3. Tamarinds (74 mg)
Tamarinds are 3-8 inch long, brown, irregularly curved fruits which contain 1-12 flat glossy brown seeds. Its sweet and sour fleshy, juicy, acidulous pulp can be eaten raw, made into candies or added to soups.
Although high in sugar, tamarinds are rich in vitamin B1, magnesium, fiber and potassium. They are also very good sources of iron, phosphorus and vitamin B3.

4. Kumquats (62 mg)
Kumquats are tiny, round to ovoid fruits that are members of the citrus family. In addition to their calcium content, they are also excellent sources of vitamin C and very good sources of fiber.

5. Prickly pears (56 mg)
Prickly pears, also known as Indian figs are red fruits of a native cactus found in North America. The green fruit which changes to red when ripe tastes like a cross between a bubblegum and watermelon. The juice can be made into jam or candy and is used in cocktails and vinaigrettes salads. Prickly pears are good sources of calcium and rich in vitamin C, magnesium, fiber and potassium.

6. Mustard Spinach (210 mg)


Komatsuna, often called Japanese Mustard Spinach in the US is brimming with two potent antioxidants—vitamins A and C. It is high in fertility-promoting folate; the enzyme-activator manganese, and every 100 grams has 210 mg of calcium.
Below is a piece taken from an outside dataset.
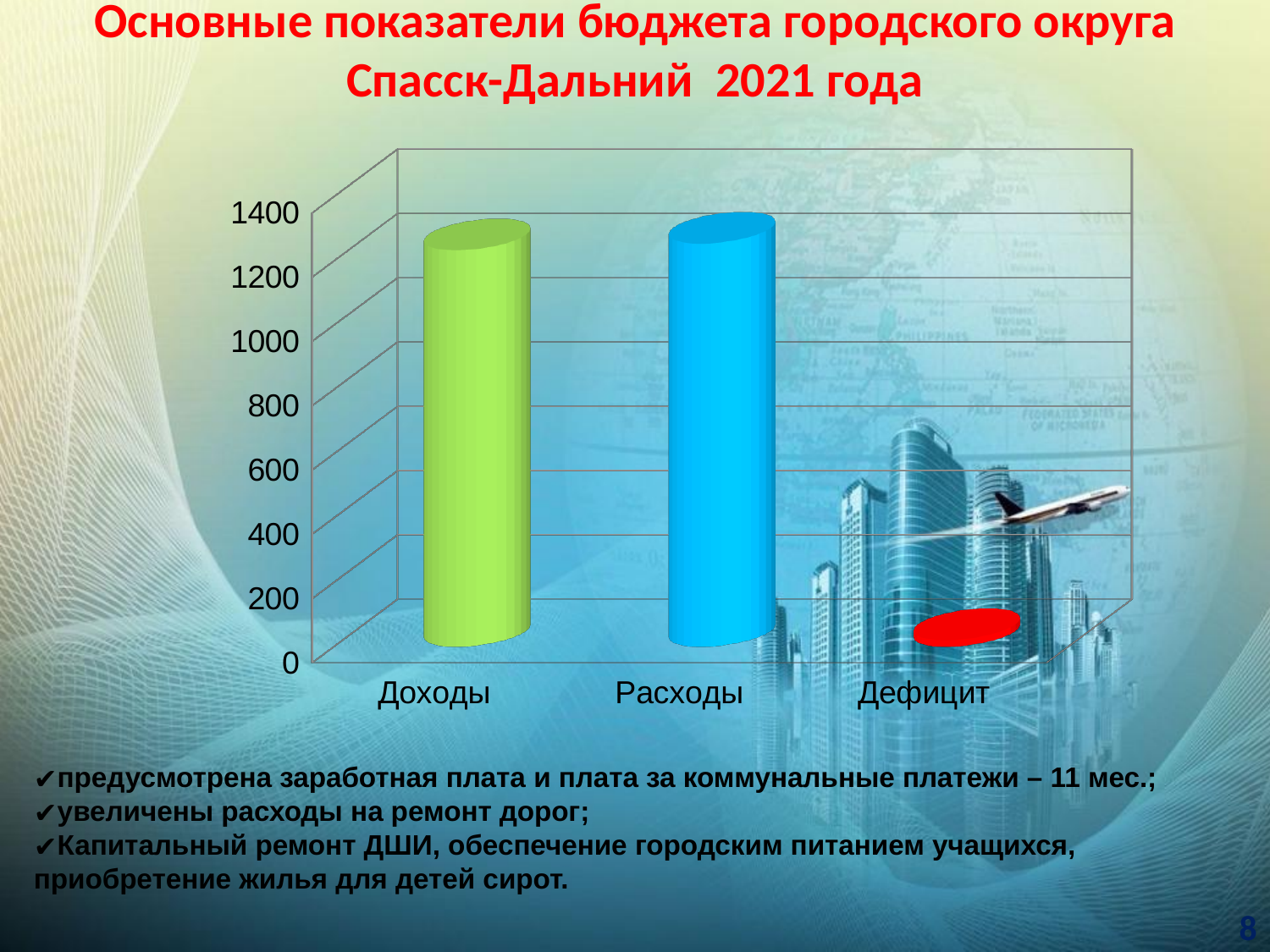
How many categories are shown on the x axis of the chart? 3 What colour is the bar for Расходы? blue Is the value for Расходы greater or less than 1200? greater Is the value for Дефицит greater or less than 200? less Which is larger, the value for Расходы or the value for Дефицит? Расходы Which is larger, the value for Доходы or the value for Дефицит? Доходы What kind of chart is shown on the slide? bar chart Which category has the lowest value in the chart? Дефицит Is the value for Доходы greater or less than 1000? greater What is the highest tick value shown on the vertical axis of the chart? 1400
7. Green Soybeans (197 mg)
In addition to being an excellent source of protein, edamame, as the Japanese calls these baby soybeans also boasts of being rich in vitamin C, folate, and manganese. It can also supply the body with 20% of the DV of calcium and iron.

8. Turnip Greens (190 mg)
Turnip greens are the leaves of the root veggie turnip. It’s an excellent source of vitamins A, C, K and folate, and a good source of vitamin B6, manganese, calcium and copper, a mineral which helps the body absorb iron.

9. Garlic (181 mg)
Garlic is not just a seasoning and condiment but is also an ally for a healthy body as it adds vitamins C and B6, and the minerals selenium, copper and calcium in our diet.

10. Nopales (164 mg)
Nopales is the young pad of prickly pears. It’s a common part of Mexican dishes and both the fruit and pads can provide calcium. Who would have thought that cactus can be eaten and are even nutritious?